SEN. ORRIN HATCH: Well, what do the states do, if they have got $175 billion in the hole right now, and then they're going to have to come up with another $120 billion? This is the worst situation since the Depression.
And nobody wants to hurt anybody. People have -- people got health care before. They had to go to emergency rooms, but they got it. I'm not saying that's what we should return to, but we could have come up with a bill that would have much more economic sense, would work better, would have both the -- Republicans and Democrats together.
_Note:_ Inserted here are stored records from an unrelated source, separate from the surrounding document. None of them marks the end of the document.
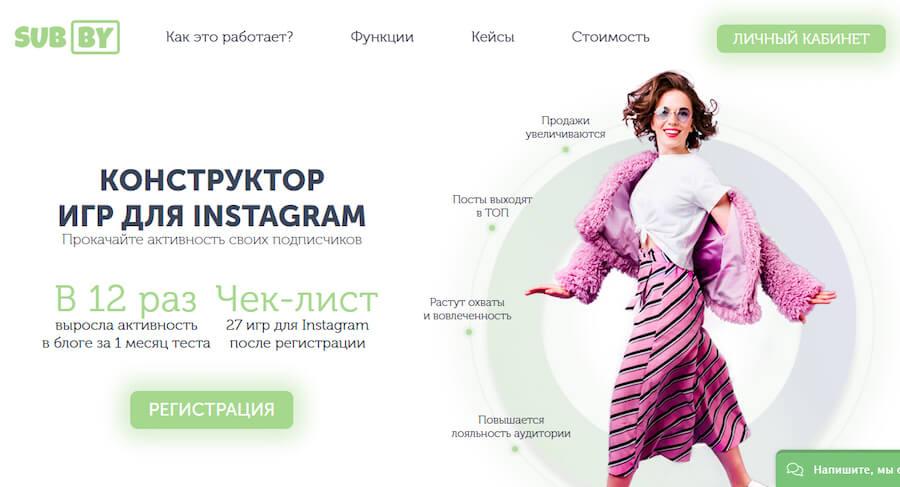 Сервис геймификации для Инстаграм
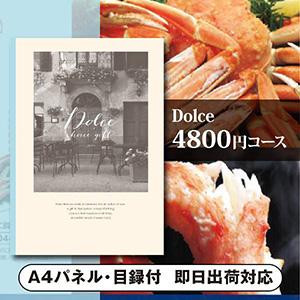 カタログギフトDolce【4800円コース】ジャロ
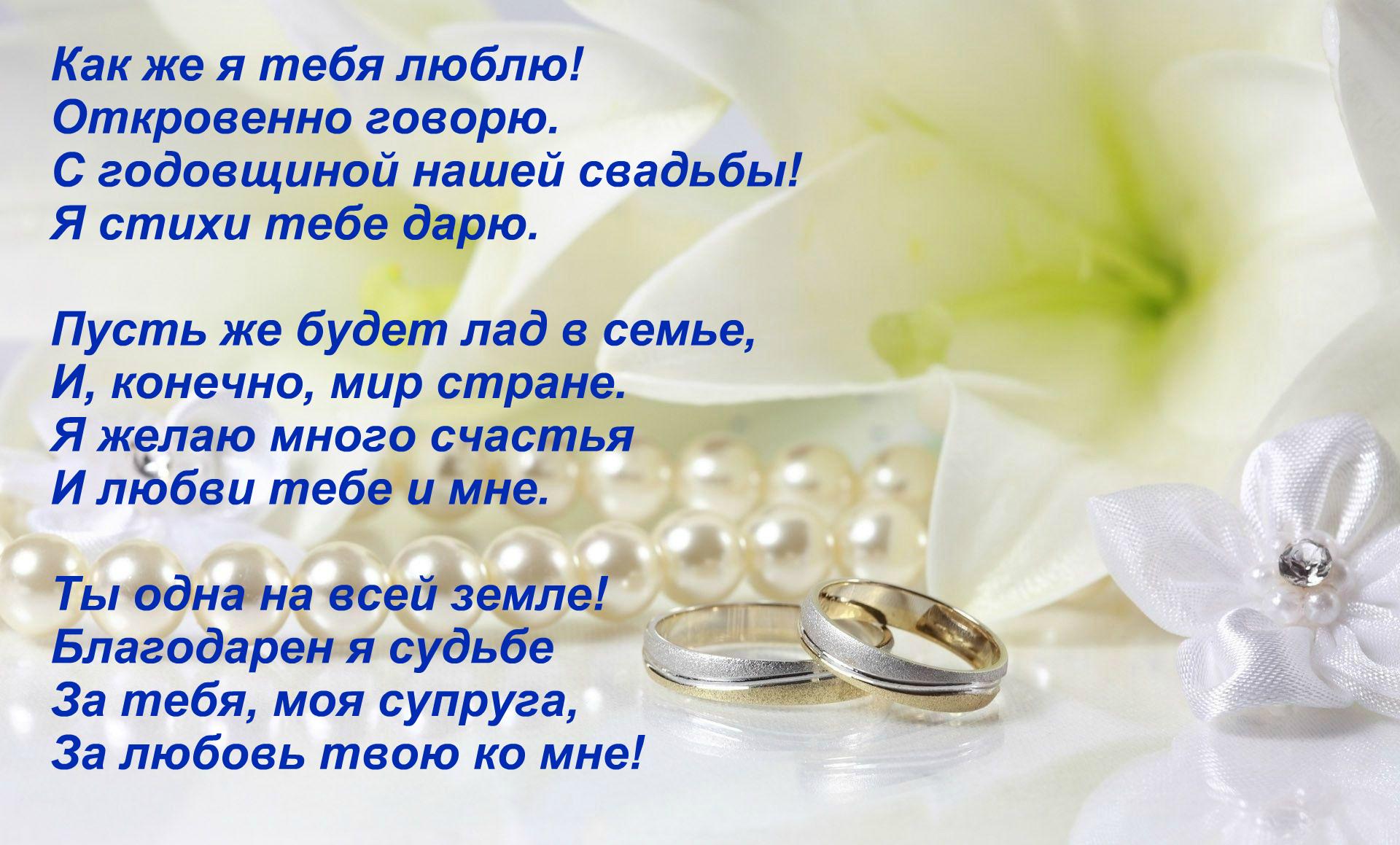 ❶23 годовщина свадьбы стихи|Открытки с 23 февраля с самолетами|Поздравления - 17 Сентября - AMV by Uchiha-style||}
No, it was an arrogance of power that they had that they just put this through this way. Now look, I don't like -- I don't like finding fault with my Democrat friends. I don't like finding fault with the president. And I don't even like finding fault with Secretary Sebelius.
But, to be honest with you, what she said is -- if you read through the lines, if you read what she said, you're still going to have to meet all the onerous provisions of this bill. And -- and you can't do it. That's the problem.
JUDY WOODRUFF: Coming through loud and clear.
Sen. Orrin Hatch, thank you very much.